Ali Fethi Bey, Cumhuriyetin ilanından hemen sonra, 1 Kasım 1923 ile 1 Kasım 1924’te iki kez TBMM Başkanlığına seçildi. Ancak aynı ay içinde Kâzım Karabekir ve Ali Fuat paşaların önderliğinde Terakkiperver Cumhuriyet Fırkası’nın kurulması üzerine 22 Kasım 1924’te İsmet Paşa’nın yerine Başbakanlığa getirildi. Bu atamada, sertlik yanlısı olarak tanınan İsmet Paşa’ya karşılık Fethi Bey’in daha ılımlı ve uzlaşmacı kimliği rol oynadı. Ancak üç ay sonra doğuda Şeyh Sait İsyanı’nın patlak vermesi üzerine uzlaşma politikası iflas edince, 2 Mart 1925’te onun başbakanlığındaki hükümet istifa etti ve İsmet Paşa yeniden başbakan oldu. Aynı gün ilan edilen Takrir-i Sükûn Kanunu ile ülke çapında muhalefet susturuldu, Terakkiperver Fırka kapatıldı. Fethi Bey Paris Büyükelçiliğine atanarak Türkiye’den uzaklaştırıldı.
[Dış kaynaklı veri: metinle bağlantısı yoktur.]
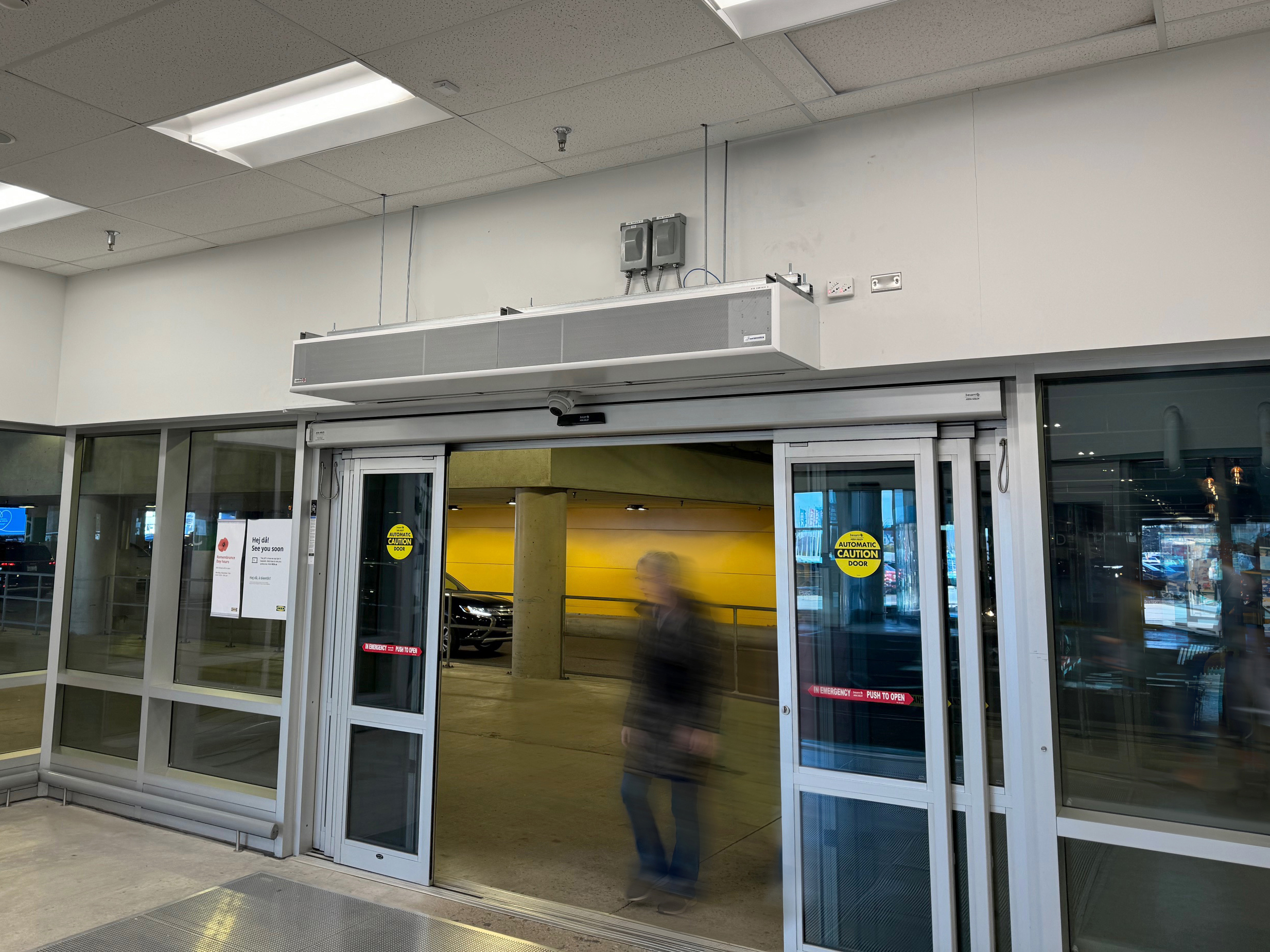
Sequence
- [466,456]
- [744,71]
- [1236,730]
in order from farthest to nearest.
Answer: [466,456], [744,71], [1236,730]

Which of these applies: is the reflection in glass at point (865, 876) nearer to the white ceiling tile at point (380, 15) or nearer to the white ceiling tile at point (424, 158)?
the white ceiling tile at point (424, 158)

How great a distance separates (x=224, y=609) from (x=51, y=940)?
6.20 feet

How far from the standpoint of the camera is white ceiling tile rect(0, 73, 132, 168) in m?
3.14

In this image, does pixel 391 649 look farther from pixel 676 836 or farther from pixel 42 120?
pixel 42 120

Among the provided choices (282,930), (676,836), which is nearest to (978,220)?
(676,836)

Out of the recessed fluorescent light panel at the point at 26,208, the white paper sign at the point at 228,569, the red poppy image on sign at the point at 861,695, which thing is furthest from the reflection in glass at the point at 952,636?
the recessed fluorescent light panel at the point at 26,208

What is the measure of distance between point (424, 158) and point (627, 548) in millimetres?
16390

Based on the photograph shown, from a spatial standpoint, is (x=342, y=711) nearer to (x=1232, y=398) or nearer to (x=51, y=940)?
(x=51, y=940)

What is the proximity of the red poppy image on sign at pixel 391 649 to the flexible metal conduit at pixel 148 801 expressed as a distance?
1053mm

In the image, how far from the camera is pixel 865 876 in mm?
3285

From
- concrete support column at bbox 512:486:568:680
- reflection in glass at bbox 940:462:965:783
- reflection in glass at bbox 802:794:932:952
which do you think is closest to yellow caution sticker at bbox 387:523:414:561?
reflection in glass at bbox 802:794:932:952

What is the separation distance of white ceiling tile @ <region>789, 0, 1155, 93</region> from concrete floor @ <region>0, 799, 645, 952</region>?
352 centimetres

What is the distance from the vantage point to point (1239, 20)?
8.64 feet

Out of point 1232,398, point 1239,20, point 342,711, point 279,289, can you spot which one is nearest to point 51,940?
point 342,711
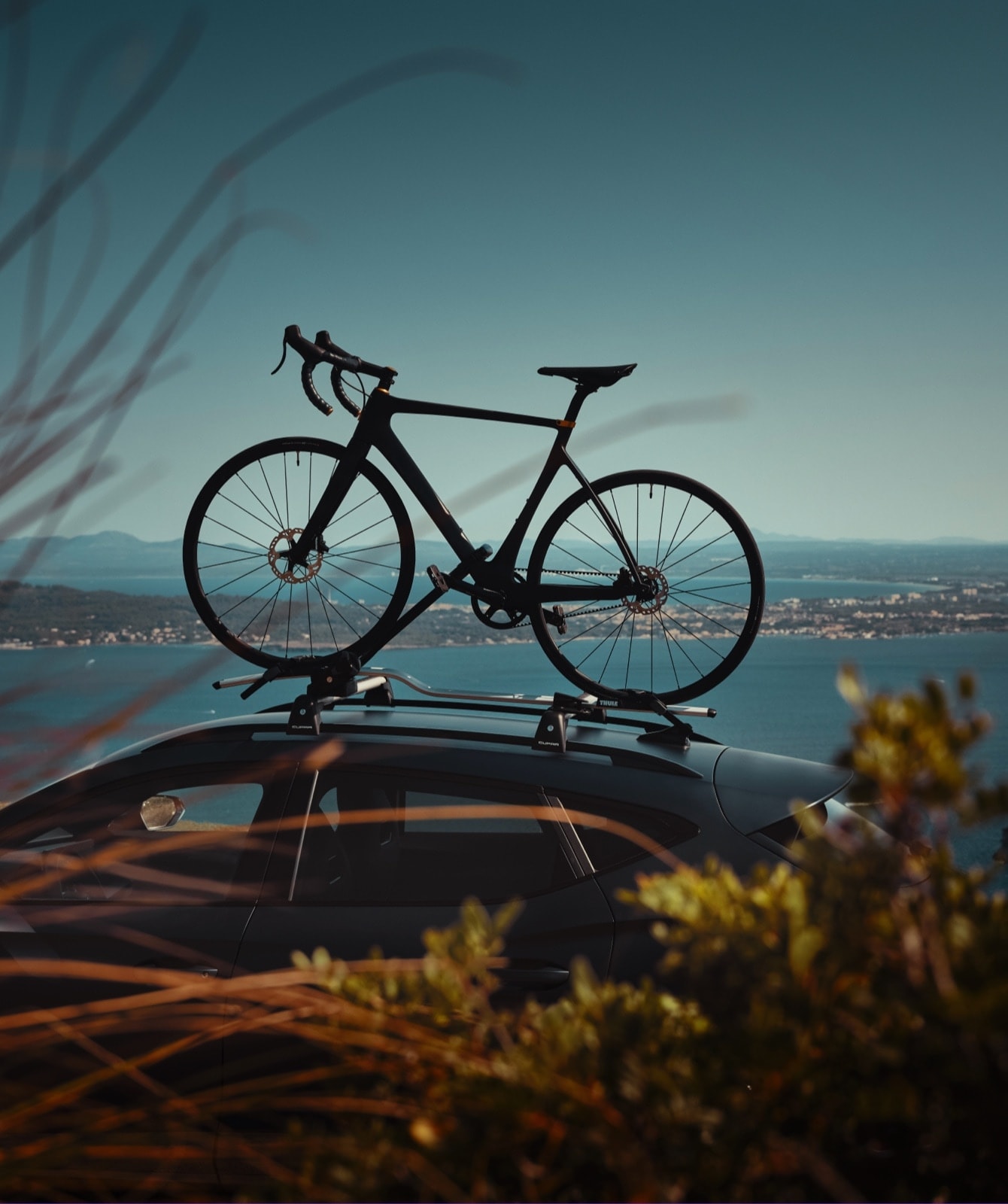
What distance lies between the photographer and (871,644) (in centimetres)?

1929 yılının sonlarında tüm dünyayı saran ekonomik bunalım Türkiye’yi de olumsuz yönde etkilemişti. İktidar partisi olan CHP’nin kimi uygulamaları, özellikle devletçi söylemi, toplumun kimi kesimlerinden eleştiri alı­yordu. Ekonomik ve toplumsal sorunlara Mecliste yanıt aran­masından ve iktidar partisinin denetlenmesinden yana olan Cumhurbaşkanı Mustafa Kemal’in özendirmesi ile 9 Ağustos 1930’da büyükelçilikten istifa ederek Serbest Cumhuriyet Fırkası’nı kurdu ve partinin genel başkanı oldu. Böylece Gümüşhane Milletvekili olarak yeniden Meclis’e girmesi sağlandı. Anlaşmayla kurulan partinin, İzmir Mitingi’nden sonra irtica (gericilik) yanlısı bir harekete dönüşmeye başlaması üzerine, kendi isteği ve Mustafa Kemal’in de önerisiyle 17 Kasım 1930’da partisini kapattı, tekrar yurtdışına gitti. 31 Mart 1934’te Londra Büyükelçiliği’ne atandı. İkinci Dünya Savaşı (1939-45) öncesinde Türkiye ile İngiltere arasında gerçekleşen diplomatik ve askeri yakınlaşmada önemli bir rol oynadı, Montreux Antlaşması’nın mimarları arasında yer aldı. Atatürk’ün ölümünden kısa bir süre sonra, Cumhurbaşkanı İsmet İnönü’nün eski hasımlarıyla barışma politikası uyarınca 4 Ocak 1939’da Bolu Milletvekilliğine seçildiğinden yurda döndü. İkinci Refik Saydam Hükümeti’nde Adalet Bakanı oldu ve bu görevini 12 Mart 1941 tarihine kadar sürdürdü.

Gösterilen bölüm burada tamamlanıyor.